Lord of the World
By Robert Hugh Benson
Public Domain Books
Victoria Station, still named after the great nineteenth-century Queen, was neither more nor less busy than usual as he came into it half-an-hour later. The vast platform, sunk now nearly two hundred feet below the ground level, showed the double crowd of passengers entering and leaving town. Those on the extreme left, towards whom Percy began to descend in the open glazed lift, were by far the most numerous, and the stream at the lift-entrance made it necessary for him to move slowly.
He arrived at last, walking in the soft light on the noiseless ribbed rubber, and stood by the door of the long car that ran straight through to the Junction. It was the last of a series of a dozen or more, each of which slid off minute by minute. Then, still watching the endless movement of the lifts ascending and descending between the entrances of the upper end of the station, he stepped in and sat down.
He felt quiet now that he had actually started. He had made his confession, just in order to make certain of his own soul, though scarcely expecting any definite danger, and sat now, his grey suit and straw hat in no way distinguishing him as a priest (for a general leave was given by the authorities to dress so for any adequate reason). Since the case was not imminent, he had not brought stocks or pyx–Father Dolan had wired to him that he might fetch them if he wished from St. Joseph’s, near the Junction. He had only the violet thread in his pocket, such as was customary for sick calls.
He was sliding along peaceably enough, fixing his eyes on the empty seat opposite, and trying to preserve complete collectedness when the car abruptly stopped. He looked out, astonished, and saw by the white enamelled walks twenty feet from the window that they were already in the tunnel. The stoppage might arise from many causes, and he was not greatly excited, nor did it seem that others in the carriage took it very seriously; he could hear, after a moment’s silence, the talking recommence beyond the partition.

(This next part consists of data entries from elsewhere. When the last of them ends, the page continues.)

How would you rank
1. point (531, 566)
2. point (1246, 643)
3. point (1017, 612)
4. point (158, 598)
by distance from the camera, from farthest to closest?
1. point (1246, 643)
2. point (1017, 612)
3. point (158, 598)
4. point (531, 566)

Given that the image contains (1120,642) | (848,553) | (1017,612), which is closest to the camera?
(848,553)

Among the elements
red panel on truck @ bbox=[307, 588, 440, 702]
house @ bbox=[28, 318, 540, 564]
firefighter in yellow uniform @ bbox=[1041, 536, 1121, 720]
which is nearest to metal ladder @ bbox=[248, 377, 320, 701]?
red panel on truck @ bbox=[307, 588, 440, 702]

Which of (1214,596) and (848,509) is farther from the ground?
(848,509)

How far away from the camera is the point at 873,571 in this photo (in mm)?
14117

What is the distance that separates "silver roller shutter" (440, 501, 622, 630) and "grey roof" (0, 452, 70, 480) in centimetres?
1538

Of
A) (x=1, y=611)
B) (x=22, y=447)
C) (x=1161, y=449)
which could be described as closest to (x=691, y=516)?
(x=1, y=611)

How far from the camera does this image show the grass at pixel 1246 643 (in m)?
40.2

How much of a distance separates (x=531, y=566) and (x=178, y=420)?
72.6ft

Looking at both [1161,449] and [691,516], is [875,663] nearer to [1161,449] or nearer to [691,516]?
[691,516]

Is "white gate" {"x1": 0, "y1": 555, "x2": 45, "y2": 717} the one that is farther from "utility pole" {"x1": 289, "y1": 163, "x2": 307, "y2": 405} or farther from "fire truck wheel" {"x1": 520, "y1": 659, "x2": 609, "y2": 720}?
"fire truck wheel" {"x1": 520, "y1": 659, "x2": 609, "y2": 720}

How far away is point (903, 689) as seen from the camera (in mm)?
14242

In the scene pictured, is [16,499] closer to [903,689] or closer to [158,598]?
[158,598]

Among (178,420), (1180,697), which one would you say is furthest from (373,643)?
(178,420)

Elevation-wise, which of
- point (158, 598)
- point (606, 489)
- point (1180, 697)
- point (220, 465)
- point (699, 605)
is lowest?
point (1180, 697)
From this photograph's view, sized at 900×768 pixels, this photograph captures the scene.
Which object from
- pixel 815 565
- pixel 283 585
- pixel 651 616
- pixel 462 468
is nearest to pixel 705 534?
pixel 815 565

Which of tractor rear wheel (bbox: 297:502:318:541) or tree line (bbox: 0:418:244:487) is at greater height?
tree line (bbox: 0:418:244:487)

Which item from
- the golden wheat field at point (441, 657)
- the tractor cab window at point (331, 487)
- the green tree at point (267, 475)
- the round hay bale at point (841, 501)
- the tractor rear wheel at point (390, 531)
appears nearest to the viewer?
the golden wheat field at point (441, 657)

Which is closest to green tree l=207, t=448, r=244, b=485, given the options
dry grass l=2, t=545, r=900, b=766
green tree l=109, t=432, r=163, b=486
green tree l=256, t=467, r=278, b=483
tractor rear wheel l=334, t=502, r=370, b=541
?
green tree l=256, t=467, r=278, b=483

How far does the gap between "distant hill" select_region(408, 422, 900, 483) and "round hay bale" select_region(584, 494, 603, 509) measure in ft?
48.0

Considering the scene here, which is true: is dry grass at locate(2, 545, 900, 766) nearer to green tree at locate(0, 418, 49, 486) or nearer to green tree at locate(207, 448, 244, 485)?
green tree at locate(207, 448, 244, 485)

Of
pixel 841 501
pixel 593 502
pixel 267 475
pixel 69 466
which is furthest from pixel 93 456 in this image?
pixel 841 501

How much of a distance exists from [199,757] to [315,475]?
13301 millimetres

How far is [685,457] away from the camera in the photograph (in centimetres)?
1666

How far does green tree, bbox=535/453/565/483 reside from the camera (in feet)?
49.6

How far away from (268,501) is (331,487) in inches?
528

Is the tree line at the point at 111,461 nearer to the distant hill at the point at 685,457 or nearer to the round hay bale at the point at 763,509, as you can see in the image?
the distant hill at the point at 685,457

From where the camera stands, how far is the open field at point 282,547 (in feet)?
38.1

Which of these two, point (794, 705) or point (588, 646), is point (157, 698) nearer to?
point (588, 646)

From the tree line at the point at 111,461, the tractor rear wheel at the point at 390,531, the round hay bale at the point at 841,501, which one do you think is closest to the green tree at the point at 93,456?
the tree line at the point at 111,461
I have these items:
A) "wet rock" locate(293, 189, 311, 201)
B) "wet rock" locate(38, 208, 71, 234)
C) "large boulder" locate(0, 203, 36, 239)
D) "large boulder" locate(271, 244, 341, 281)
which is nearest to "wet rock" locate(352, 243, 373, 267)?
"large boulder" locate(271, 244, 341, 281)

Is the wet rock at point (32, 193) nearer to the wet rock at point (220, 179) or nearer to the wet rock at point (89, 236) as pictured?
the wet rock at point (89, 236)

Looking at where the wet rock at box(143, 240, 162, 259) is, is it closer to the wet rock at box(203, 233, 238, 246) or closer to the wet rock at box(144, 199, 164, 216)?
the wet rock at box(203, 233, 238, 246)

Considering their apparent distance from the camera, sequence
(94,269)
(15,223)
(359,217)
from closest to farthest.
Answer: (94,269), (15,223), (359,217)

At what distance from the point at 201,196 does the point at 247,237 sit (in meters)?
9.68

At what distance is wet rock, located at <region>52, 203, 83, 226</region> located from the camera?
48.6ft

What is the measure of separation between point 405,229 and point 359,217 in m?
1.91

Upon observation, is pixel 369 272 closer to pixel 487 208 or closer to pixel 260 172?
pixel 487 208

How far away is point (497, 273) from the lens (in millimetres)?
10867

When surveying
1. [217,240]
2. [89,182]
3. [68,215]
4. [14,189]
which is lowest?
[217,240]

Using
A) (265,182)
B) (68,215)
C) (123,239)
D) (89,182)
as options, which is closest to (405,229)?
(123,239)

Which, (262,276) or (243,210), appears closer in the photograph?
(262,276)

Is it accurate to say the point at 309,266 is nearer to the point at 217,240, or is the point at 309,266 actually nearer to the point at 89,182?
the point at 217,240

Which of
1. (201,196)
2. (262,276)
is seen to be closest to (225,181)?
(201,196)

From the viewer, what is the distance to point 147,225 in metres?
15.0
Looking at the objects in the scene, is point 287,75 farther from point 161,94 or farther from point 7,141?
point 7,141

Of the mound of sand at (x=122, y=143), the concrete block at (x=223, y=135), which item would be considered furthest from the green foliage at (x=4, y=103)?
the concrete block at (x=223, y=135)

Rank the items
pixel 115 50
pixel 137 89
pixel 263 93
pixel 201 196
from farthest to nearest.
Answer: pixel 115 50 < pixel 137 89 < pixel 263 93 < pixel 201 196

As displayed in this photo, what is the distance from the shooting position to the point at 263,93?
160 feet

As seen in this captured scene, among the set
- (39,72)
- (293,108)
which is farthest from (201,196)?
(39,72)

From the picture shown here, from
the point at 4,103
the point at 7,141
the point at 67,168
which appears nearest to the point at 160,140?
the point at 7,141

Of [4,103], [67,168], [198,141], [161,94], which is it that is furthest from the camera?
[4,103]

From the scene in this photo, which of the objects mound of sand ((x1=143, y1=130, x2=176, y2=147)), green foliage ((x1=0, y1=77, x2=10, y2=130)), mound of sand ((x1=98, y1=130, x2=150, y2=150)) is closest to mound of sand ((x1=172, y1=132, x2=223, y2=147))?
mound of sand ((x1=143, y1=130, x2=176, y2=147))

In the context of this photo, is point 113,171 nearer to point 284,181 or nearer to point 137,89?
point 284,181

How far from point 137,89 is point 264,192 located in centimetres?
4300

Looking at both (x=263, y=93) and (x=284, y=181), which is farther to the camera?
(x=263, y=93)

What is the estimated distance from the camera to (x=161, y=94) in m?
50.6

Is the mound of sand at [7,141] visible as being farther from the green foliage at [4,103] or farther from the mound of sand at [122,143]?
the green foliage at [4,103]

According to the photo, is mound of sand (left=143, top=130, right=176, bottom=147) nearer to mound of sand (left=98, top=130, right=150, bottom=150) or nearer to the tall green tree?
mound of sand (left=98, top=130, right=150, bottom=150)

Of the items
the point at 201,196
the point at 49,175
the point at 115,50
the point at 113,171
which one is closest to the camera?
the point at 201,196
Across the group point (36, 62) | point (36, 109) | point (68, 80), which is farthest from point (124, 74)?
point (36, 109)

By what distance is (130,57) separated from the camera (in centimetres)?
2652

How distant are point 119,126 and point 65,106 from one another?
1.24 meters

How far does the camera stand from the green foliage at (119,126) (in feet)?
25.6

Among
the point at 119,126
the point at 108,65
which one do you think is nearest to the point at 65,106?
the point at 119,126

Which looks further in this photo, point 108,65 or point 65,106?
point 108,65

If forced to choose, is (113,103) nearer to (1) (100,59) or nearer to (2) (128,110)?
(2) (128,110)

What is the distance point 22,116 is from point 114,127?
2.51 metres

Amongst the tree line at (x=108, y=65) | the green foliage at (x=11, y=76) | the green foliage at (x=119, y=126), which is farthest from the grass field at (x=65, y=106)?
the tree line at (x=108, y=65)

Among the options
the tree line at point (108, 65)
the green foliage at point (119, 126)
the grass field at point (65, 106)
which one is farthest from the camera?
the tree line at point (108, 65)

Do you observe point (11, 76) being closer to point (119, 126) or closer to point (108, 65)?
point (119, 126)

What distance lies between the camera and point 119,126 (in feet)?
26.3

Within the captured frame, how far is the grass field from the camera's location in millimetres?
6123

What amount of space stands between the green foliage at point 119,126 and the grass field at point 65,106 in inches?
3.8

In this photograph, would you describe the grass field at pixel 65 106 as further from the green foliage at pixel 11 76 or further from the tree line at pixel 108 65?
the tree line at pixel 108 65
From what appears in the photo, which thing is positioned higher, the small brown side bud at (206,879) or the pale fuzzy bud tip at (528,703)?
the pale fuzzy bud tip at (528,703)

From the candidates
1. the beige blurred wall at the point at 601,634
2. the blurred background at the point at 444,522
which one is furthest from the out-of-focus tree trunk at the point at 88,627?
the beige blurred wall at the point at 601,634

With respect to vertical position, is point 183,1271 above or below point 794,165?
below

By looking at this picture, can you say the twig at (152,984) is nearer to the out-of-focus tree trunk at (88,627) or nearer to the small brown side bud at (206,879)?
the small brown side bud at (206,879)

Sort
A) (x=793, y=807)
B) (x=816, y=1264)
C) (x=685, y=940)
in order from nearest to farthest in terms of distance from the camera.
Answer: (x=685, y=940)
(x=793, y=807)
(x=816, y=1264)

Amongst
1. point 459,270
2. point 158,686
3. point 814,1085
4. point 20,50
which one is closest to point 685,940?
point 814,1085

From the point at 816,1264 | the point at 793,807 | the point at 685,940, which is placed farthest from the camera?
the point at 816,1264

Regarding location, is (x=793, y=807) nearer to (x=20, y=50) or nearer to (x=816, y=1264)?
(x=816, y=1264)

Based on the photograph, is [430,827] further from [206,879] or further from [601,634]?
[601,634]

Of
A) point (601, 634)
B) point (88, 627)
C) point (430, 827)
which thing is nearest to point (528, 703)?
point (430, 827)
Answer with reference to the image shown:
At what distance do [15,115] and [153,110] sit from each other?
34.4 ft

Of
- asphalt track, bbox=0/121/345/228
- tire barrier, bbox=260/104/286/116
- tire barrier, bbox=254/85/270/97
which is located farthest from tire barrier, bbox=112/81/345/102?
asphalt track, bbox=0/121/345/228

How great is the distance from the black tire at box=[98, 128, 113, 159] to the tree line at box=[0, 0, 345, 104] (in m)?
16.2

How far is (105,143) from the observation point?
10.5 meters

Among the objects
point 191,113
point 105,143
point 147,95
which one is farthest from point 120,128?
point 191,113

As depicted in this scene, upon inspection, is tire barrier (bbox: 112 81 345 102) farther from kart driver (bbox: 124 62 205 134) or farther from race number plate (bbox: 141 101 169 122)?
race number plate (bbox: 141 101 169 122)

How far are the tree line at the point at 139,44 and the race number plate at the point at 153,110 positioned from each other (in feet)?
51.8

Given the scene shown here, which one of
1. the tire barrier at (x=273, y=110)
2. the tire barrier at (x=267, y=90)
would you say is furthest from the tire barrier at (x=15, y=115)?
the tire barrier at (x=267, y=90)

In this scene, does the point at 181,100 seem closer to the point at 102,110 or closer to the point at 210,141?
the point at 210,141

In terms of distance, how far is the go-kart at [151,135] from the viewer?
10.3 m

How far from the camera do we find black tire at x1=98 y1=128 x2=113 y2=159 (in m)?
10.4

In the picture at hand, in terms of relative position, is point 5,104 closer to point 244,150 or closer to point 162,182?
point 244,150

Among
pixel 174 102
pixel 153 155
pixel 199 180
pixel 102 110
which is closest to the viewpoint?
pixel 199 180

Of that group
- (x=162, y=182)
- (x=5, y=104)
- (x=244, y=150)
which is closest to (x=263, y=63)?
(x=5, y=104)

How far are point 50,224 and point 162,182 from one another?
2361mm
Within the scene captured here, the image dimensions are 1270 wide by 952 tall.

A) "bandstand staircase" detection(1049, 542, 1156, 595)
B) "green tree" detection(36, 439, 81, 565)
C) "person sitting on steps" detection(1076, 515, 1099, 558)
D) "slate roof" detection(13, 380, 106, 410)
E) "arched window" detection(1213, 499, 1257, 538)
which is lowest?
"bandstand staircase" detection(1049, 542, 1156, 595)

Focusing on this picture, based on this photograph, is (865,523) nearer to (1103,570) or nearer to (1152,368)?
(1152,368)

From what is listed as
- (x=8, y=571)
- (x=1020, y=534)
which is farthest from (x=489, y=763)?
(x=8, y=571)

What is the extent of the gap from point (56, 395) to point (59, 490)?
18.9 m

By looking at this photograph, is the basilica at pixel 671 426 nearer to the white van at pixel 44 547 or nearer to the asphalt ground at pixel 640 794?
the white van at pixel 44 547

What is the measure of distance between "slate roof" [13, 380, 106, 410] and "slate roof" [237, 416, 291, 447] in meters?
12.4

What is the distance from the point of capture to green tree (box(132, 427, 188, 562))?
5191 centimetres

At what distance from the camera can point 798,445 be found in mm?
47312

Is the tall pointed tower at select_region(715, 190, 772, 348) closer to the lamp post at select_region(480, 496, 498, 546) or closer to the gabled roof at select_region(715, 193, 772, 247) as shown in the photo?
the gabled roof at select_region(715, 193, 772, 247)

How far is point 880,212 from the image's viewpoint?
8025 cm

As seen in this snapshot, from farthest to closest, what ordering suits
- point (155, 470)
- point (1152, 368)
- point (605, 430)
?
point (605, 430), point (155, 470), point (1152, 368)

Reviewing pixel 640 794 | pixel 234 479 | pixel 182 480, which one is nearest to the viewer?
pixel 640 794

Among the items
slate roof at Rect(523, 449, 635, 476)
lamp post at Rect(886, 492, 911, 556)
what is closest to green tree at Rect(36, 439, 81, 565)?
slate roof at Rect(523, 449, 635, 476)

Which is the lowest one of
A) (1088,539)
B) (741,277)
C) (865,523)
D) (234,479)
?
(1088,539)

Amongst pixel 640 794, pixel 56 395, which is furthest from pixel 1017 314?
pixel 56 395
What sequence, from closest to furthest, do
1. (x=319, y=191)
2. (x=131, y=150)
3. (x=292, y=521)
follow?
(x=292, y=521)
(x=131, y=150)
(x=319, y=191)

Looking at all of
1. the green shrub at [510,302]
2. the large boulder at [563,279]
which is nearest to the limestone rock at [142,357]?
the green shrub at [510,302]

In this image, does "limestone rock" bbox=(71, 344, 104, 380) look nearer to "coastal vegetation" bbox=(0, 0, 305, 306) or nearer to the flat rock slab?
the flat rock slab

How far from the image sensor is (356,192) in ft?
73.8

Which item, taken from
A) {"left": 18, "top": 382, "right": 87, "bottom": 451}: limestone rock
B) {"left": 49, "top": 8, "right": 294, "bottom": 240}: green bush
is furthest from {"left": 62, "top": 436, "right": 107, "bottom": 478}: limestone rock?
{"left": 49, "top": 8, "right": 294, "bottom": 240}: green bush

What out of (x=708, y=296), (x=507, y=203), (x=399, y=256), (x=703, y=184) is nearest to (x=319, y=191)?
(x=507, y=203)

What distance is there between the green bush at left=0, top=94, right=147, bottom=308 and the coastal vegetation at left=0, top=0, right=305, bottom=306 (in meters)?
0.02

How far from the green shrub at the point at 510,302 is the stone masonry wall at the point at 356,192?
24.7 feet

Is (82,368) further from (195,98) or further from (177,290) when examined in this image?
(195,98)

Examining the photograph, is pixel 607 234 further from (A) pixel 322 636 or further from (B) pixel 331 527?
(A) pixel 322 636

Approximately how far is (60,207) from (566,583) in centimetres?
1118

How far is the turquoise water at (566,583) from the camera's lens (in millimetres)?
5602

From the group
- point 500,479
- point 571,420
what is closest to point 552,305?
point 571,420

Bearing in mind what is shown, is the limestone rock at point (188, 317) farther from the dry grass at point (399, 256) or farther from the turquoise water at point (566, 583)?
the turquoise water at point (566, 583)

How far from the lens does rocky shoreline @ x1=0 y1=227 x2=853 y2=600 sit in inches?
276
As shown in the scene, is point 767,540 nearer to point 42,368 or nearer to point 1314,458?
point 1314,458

Then there came, echoed by the walls, the sound of shouting from far away, mingled with hoots and chords; it grew louder. The talking in the carriage stopped. He heard a window thrown up, and the next instant a car tore past, going back to the station although on the down line. This must be looked into, thought Percy: something certainly was happening; so he got up and went across the empty compartment to the further window. Again came the crying of voices, again the signals, and once more a car whirled past, followed almost immediately by another. There was a jerk–a smooth movement. Percy staggered and fell into a seat, as the carriage in which he was seated itself began to move backwards.
There was a clamour now in the next compartment, and Percy made his way there through the door, only to find half-a-dozen men with their heads thrust from the windows, who paid absolutely no attention to his inquiries. So he stood there, aware that they knew no more than himself, waiting for an explanation from some one. It was disgraceful, he told himself, that any misadventure should so disorganise the line.
Twice the car stopped; each time it moved on again after a hoot or two, and at last drew up at the platform whence it had started, although a hundred yards further out.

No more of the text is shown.